• **LISTED RECORDS**
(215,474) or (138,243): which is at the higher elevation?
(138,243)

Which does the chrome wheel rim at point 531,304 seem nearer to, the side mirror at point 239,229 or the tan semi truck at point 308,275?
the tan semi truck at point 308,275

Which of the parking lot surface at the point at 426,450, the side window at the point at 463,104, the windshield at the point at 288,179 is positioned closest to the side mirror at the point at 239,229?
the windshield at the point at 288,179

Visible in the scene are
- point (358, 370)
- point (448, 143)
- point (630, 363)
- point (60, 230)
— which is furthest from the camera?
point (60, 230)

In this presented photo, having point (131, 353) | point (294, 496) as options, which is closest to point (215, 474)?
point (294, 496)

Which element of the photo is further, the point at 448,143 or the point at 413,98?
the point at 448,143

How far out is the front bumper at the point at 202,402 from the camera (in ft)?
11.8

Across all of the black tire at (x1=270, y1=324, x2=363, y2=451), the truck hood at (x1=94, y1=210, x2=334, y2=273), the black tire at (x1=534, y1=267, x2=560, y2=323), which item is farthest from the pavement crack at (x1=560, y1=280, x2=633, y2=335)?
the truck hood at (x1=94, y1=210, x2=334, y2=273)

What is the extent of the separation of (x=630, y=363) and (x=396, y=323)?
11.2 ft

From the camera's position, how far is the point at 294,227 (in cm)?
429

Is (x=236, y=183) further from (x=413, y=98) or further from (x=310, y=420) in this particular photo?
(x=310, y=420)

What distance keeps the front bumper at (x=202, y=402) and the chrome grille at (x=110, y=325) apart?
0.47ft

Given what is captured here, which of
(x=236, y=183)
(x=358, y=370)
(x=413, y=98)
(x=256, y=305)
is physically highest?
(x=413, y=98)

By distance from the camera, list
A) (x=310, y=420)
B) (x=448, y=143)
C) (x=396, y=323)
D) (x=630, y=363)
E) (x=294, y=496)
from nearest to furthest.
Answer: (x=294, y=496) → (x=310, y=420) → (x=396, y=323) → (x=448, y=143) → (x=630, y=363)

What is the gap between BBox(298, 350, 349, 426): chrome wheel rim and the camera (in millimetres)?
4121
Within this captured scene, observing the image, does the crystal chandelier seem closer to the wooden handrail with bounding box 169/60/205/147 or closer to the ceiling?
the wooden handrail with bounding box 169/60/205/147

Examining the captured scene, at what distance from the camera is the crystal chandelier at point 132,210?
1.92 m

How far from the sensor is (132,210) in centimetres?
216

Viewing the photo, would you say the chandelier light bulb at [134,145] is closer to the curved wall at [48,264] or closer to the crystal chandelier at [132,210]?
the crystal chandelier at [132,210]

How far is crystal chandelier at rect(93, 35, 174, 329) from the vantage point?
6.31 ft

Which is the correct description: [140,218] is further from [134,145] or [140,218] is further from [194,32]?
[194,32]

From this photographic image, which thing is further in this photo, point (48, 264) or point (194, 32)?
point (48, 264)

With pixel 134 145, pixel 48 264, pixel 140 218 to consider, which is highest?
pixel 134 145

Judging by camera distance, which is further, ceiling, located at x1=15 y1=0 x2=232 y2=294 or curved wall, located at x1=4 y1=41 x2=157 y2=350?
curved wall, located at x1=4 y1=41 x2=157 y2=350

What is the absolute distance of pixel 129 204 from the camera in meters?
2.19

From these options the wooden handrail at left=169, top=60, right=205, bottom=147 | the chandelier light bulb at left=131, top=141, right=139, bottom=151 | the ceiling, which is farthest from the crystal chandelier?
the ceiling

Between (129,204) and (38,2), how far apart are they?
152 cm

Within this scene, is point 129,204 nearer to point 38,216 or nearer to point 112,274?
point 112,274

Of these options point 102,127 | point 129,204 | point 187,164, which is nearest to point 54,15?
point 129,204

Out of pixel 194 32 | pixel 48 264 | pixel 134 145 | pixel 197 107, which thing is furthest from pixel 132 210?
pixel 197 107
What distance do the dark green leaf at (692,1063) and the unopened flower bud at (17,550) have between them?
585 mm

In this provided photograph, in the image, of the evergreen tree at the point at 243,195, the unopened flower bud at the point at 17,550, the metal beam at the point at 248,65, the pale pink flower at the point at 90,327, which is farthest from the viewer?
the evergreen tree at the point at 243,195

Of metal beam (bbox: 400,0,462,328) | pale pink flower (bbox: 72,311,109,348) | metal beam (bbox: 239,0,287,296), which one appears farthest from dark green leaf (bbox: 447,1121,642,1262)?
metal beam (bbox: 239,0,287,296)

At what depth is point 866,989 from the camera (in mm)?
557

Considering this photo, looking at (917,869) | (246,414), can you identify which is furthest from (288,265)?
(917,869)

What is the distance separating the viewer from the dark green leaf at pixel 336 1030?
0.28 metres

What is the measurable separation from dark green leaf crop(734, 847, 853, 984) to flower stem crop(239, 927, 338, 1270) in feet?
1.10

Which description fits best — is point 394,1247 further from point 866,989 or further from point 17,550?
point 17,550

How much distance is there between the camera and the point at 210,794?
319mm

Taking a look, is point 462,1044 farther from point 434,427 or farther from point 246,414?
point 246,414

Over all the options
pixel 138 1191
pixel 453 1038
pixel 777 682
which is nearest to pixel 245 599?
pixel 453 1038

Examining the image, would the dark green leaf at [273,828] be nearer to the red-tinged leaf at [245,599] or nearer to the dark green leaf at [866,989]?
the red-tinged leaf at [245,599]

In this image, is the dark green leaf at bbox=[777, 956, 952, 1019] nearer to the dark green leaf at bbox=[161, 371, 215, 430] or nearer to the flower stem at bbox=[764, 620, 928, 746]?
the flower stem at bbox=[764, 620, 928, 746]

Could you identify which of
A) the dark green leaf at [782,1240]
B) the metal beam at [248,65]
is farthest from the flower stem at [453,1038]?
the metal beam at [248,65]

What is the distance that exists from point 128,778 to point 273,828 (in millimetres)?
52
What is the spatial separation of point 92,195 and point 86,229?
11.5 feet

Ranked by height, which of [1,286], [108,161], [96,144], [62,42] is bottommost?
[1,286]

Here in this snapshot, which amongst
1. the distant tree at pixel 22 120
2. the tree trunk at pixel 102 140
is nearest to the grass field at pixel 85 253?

• **WHAT TO WORK ON**
Return all of the items above verbatim, keeping every line unchanged.

• **ANSWER TO THE EXERCISE**
(215,474) or (138,243): which is at the higher elevation?
(138,243)

Which does the chrome wheel rim at point 531,304 seem nearer to, the side mirror at point 239,229 or the tan semi truck at point 308,275?
the tan semi truck at point 308,275

Which of the parking lot surface at the point at 426,450, the side window at the point at 463,104, the windshield at the point at 288,179 is positioned closest to the side mirror at the point at 239,229?
the windshield at the point at 288,179

Visible in the scene are
- point (358, 370)
- point (448, 143)
- point (630, 363)
- point (60, 230)
— which is furthest from the camera?
point (60, 230)

In this presented photo, having point (131, 353) | point (294, 496) as options, which is closest to point (215, 474)?
point (294, 496)

Which element of the photo is further, the point at 448,143 or the point at 413,98?
the point at 448,143

How far out is the front bumper at the point at 202,402 from the camera (in ft)?
11.8

Across all of the black tire at (x1=270, y1=324, x2=363, y2=451), the truck hood at (x1=94, y1=210, x2=334, y2=273), the black tire at (x1=534, y1=267, x2=560, y2=323), which item is farthest from the pavement crack at (x1=560, y1=280, x2=633, y2=335)?
the truck hood at (x1=94, y1=210, x2=334, y2=273)

What is the extent of the separation of (x=630, y=363) and (x=396, y=323)?
11.2 ft

From the camera's position, how far is the point at 294,227 (in cm)?
429

Is (x=236, y=183) further from (x=413, y=98) or further from (x=310, y=420) in this particular photo?
(x=310, y=420)

What distance keeps the front bumper at (x=202, y=402) and the chrome grille at (x=110, y=325) apart?
0.47ft

Given what is captured here, which of
(x=236, y=183)
(x=358, y=370)
(x=413, y=98)
(x=256, y=305)
is physically highest?
(x=413, y=98)

By distance from the camera, list
A) (x=310, y=420)
B) (x=448, y=143)
C) (x=396, y=323)
D) (x=630, y=363)
E) (x=294, y=496)
from nearest to furthest.
Answer: (x=294, y=496) → (x=310, y=420) → (x=396, y=323) → (x=448, y=143) → (x=630, y=363)

What is the gap between BBox(298, 350, 349, 426): chrome wheel rim and the camera (in millimetres)?
4121
Within this captured scene, observing the image, does the crystal chandelier seem closer to the wooden handrail with bounding box 169/60/205/147 or closer to the ceiling?
the wooden handrail with bounding box 169/60/205/147

Examining the captured scene, at what distance from the camera is the crystal chandelier at point 132,210?
1.92 m

How far from the sensor is (132,210) in centimetres?
216

Viewing the photo, would you say the chandelier light bulb at [134,145] is closer to the curved wall at [48,264] or closer to the crystal chandelier at [132,210]?
the crystal chandelier at [132,210]

How far is crystal chandelier at rect(93, 35, 174, 329) from the vantage point?
6.31 ft

Which is the correct description: [140,218] is further from [134,145] or [140,218] is further from [194,32]?
[194,32]

From this photographic image, which thing is further in this photo, point (48, 264) or point (194, 32)?
point (48, 264)

With pixel 134 145, pixel 48 264, pixel 140 218 to consider, which is highest?
pixel 134 145

Judging by camera distance, which is further, ceiling, located at x1=15 y1=0 x2=232 y2=294 or curved wall, located at x1=4 y1=41 x2=157 y2=350?
curved wall, located at x1=4 y1=41 x2=157 y2=350

What is the absolute distance of pixel 129 204 from the camera in meters?
2.19

From these options the wooden handrail at left=169, top=60, right=205, bottom=147 | the chandelier light bulb at left=131, top=141, right=139, bottom=151 | the ceiling, which is farthest from the crystal chandelier?
the ceiling

Between (129,204) and (38,2), how far apart are they?
152 cm

Within this scene, is point 129,204 nearer to point 38,216 or nearer to point 112,274?
point 112,274

Of these options point 102,127 | point 129,204 | point 187,164, which is nearest to point 54,15?
point 129,204

Out of pixel 194 32 | pixel 48 264 | pixel 134 145 | pixel 197 107, which thing is furthest from pixel 132 210?
pixel 197 107
What distance do the dark green leaf at (692,1063) and the unopened flower bud at (17,550) have between them?
585 mm

In this provided photograph, in the image, of the evergreen tree at the point at 243,195, the unopened flower bud at the point at 17,550, the metal beam at the point at 248,65, the pale pink flower at the point at 90,327, which is farthest from the viewer?
the evergreen tree at the point at 243,195

Of metal beam (bbox: 400,0,462,328) | pale pink flower (bbox: 72,311,109,348) | metal beam (bbox: 239,0,287,296), which one appears farthest from dark green leaf (bbox: 447,1121,642,1262)?
metal beam (bbox: 239,0,287,296)

At what depth is point 866,989 from the camera (in mm)?
557

Considering this photo, looking at (917,869) | (246,414), can you identify which is furthest from (288,265)?
(917,869)

What is the distance separating the viewer from the dark green leaf at pixel 336 1030?
0.28 metres

What is the measurable separation from dark green leaf crop(734, 847, 853, 984) to flower stem crop(239, 927, 338, 1270) in feet?
1.10

Which description fits best — is point 394,1247 further from point 866,989 or further from point 17,550?
point 17,550

How much distance is there between the camera and the point at 210,794?
319mm

Taking a look, is point 462,1044 farther from point 434,427 or farther from point 246,414?
point 246,414

Over all the options
pixel 138 1191
pixel 453 1038
pixel 777 682
which is nearest to pixel 245 599?
pixel 453 1038

Examining the image, would the dark green leaf at [273,828] be nearer to the red-tinged leaf at [245,599] or nearer to the dark green leaf at [866,989]?
the red-tinged leaf at [245,599]

In this image, is the dark green leaf at bbox=[777, 956, 952, 1019] nearer to the dark green leaf at bbox=[161, 371, 215, 430] or nearer to the flower stem at bbox=[764, 620, 928, 746]?
the flower stem at bbox=[764, 620, 928, 746]

Could you identify which of
A) the dark green leaf at [782,1240]
B) the metal beam at [248,65]
is farthest from the flower stem at [453,1038]?
the metal beam at [248,65]

What is the distance that exists from point 128,778 to point 273,828 (in millimetres)?
52
What is the spatial separation of point 92,195 and point 86,229?
11.5 feet

Ranked by height, which of [1,286], [108,161], [96,144], [62,42] is bottommost?
[1,286]

Here in this snapshot, which amongst
1. the distant tree at pixel 22 120
2. the tree trunk at pixel 102 140
is nearest to the grass field at pixel 85 253?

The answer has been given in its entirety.